NeMo Retriever extraction is also known as NVIDIA Ingest and nv-ingest.

Configure and Run the Multimodal NIM

Use the following procedure to configure and run the multimodal embedding NIM locally.

  1. Set the embedding model in your .env file. This tells NeMo Retriever extraction to use the Llama 3.2 Multimodal model instead of the default text-only embedding model.

    EMBEDDING_IMAGE=nvcr.io/nvidia/nemo-microservices/llama-3.2-nemoretriever-1b-vlm-embed-v1
    EMBEDDING_TAG=1.7.0
    EMBEDDING_NIM_MODEL_NAME=nvidia/llama-3.2-nemoretriever-1b-vlm-embed-v1
    
  2. Start the NeMo Retriever extraction services. The multimodal embedding service is included by default.

    docker compose --profile retrieval --profile table-structure up
    

After the services are running, you can interact with the extraction pipeline by using Python. The key to leveraging the multimodal model is to configure the extract and embed methods to process different content types as either text or images.

Example with Default Text-Based Embedding

When you use the multimodal model, by default, all extracted content (text, tables, charts) is treated as plain text. The following example provides a strong baseline for retrieval.
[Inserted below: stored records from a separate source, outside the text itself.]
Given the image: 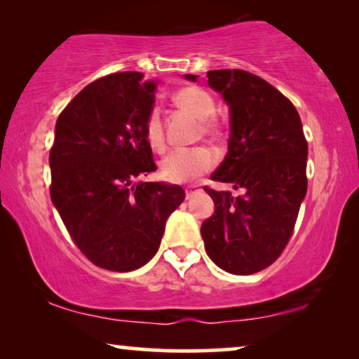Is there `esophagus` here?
I'll return each instance as SVG.
<instances>
[{
    "mask_svg": "<svg viewBox=\"0 0 359 359\" xmlns=\"http://www.w3.org/2000/svg\"><path fill=\"white\" fill-rule=\"evenodd\" d=\"M201 188L198 184H193V186H189V188H186V199H189V198H193V196L198 193Z\"/></svg>",
    "mask_w": 359,
    "mask_h": 359,
    "instance_id": "obj_1",
    "label": "esophagus"
}]
</instances>
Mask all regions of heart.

  • The extract method is configured to pull out text, tables, and charts.
  • The embed method is called with no arguments.
ingestor = (
    Ingestor()
    .files("./data/*.pdf")
    .extract(
        extract_text=True,
        extract_tables=True,
        extract_charts=True,
        extract_images=False,
    )
    .embed() # Default behavior embeds all content as text
)
results = ingestor.ingest()

Example with Embedding Structured Elements as Images

It is common to process PDFs by embedding standard text as text, and embed visual elements like tables and charts as images. The following example enables the multimodal model to capture the spatial and structural information of the visual content.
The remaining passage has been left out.